As you rightly pointed out, it’s unlikely that I could get away with what was made for Prototype in the arena of regular cinema. Prototype is firmly on the art side and within that context, both commissioners and audiences tend to be more intrepid.There’s a resurgence of interest in Carolee Schneemann’s work and for me, she was at that intersection between art and film exploring the body and sexuality without compromise.

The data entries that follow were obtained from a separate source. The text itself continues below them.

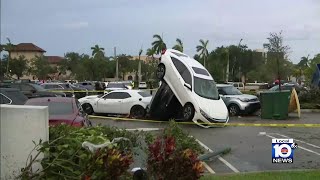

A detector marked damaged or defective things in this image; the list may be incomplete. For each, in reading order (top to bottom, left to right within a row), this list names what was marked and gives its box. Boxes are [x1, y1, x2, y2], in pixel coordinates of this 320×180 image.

damaged vehicle [78, 89, 151, 118]
damaged vehicle [149, 48, 229, 128]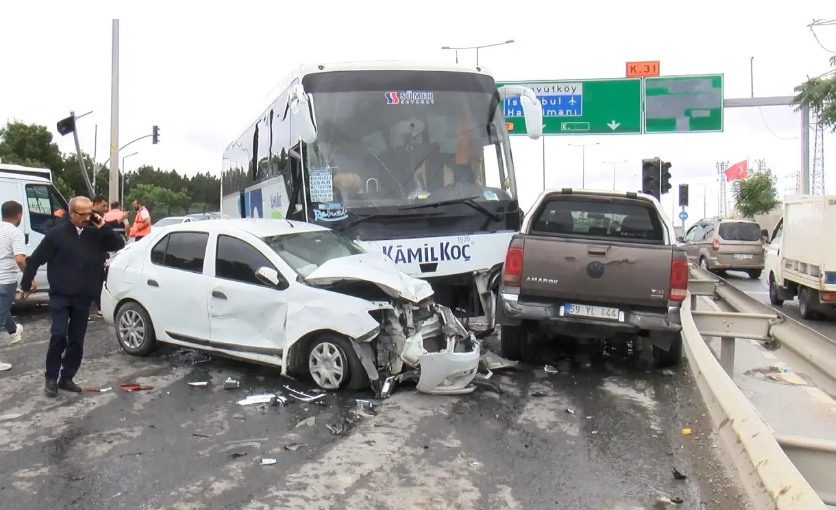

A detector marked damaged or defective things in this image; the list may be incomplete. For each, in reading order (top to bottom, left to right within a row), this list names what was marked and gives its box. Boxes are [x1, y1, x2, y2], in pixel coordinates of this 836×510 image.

damaged car hood [306, 252, 434, 302]
crashed white sedan [101, 218, 480, 394]
broken car bumper [494, 292, 684, 332]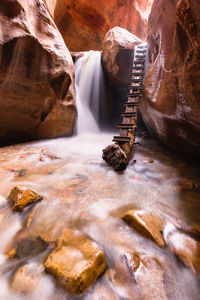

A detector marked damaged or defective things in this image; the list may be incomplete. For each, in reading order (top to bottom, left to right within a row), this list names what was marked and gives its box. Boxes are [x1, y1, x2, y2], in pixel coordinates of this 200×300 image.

rusty metal ladder [111, 42, 148, 145]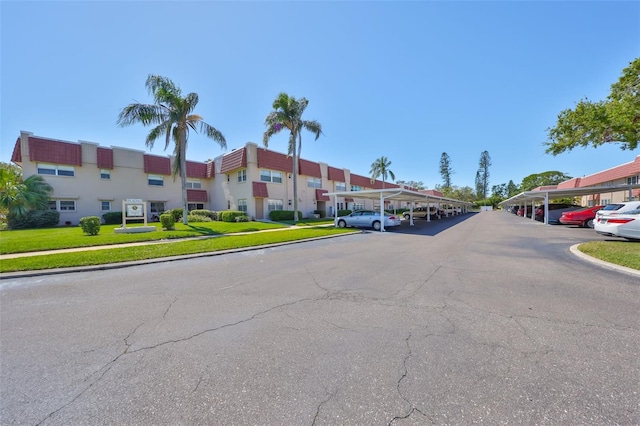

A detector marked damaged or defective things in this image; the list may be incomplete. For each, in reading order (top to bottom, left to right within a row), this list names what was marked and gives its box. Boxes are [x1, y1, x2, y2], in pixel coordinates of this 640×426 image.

cracked asphalt [0, 211, 636, 424]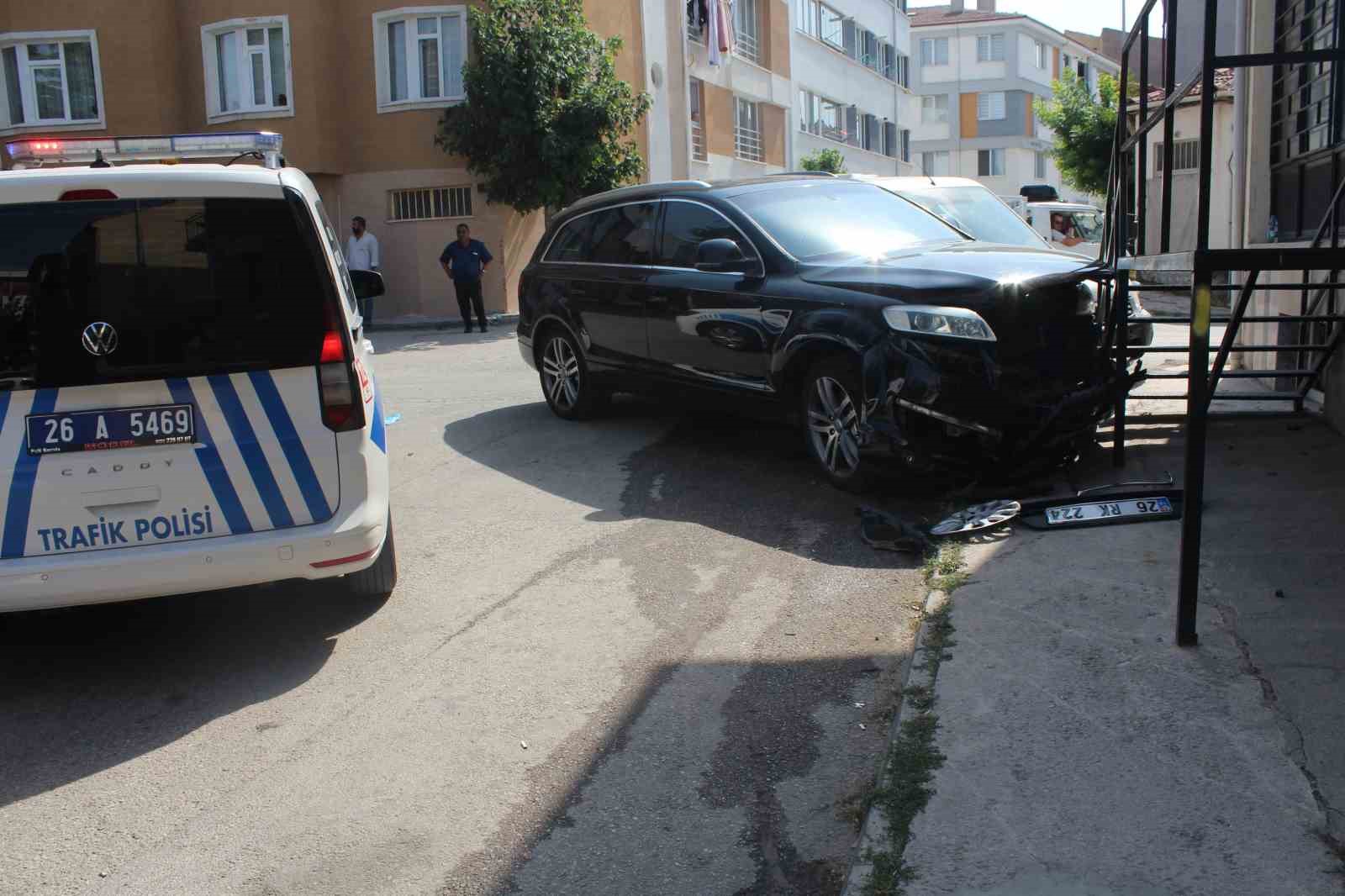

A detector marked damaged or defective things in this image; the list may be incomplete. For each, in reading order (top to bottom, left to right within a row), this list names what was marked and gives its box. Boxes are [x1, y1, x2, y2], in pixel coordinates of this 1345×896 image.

damaged front bumper [861, 329, 1135, 473]
detached license plate [26, 403, 196, 455]
detached license plate [1043, 495, 1173, 524]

For me, it was very liberating to work with Prototype, as one can explore things that would face too many hurdles elsewhere. The on-screen representation of desire is usually censured and censored far more severely than violence, which baffles me. Maybe my occasional urge to confront an audience with explicit imagery is partly a means of exposing double standards when it comes to shock value. That’s a long way of saying that Prototype allowed me to go further than I could with a feature film and explore something that is private and intimate. Time was limited and the work has its flaws, but it’s always the case no matter how small or big the budget is. Ultimately, I stand by the film we made as much as anything else I’ve been responsible for. It was also great to have complete freedom. To have a commissioner offering that level of trust is a great privilege, so the experience for me was a very happy one indeed.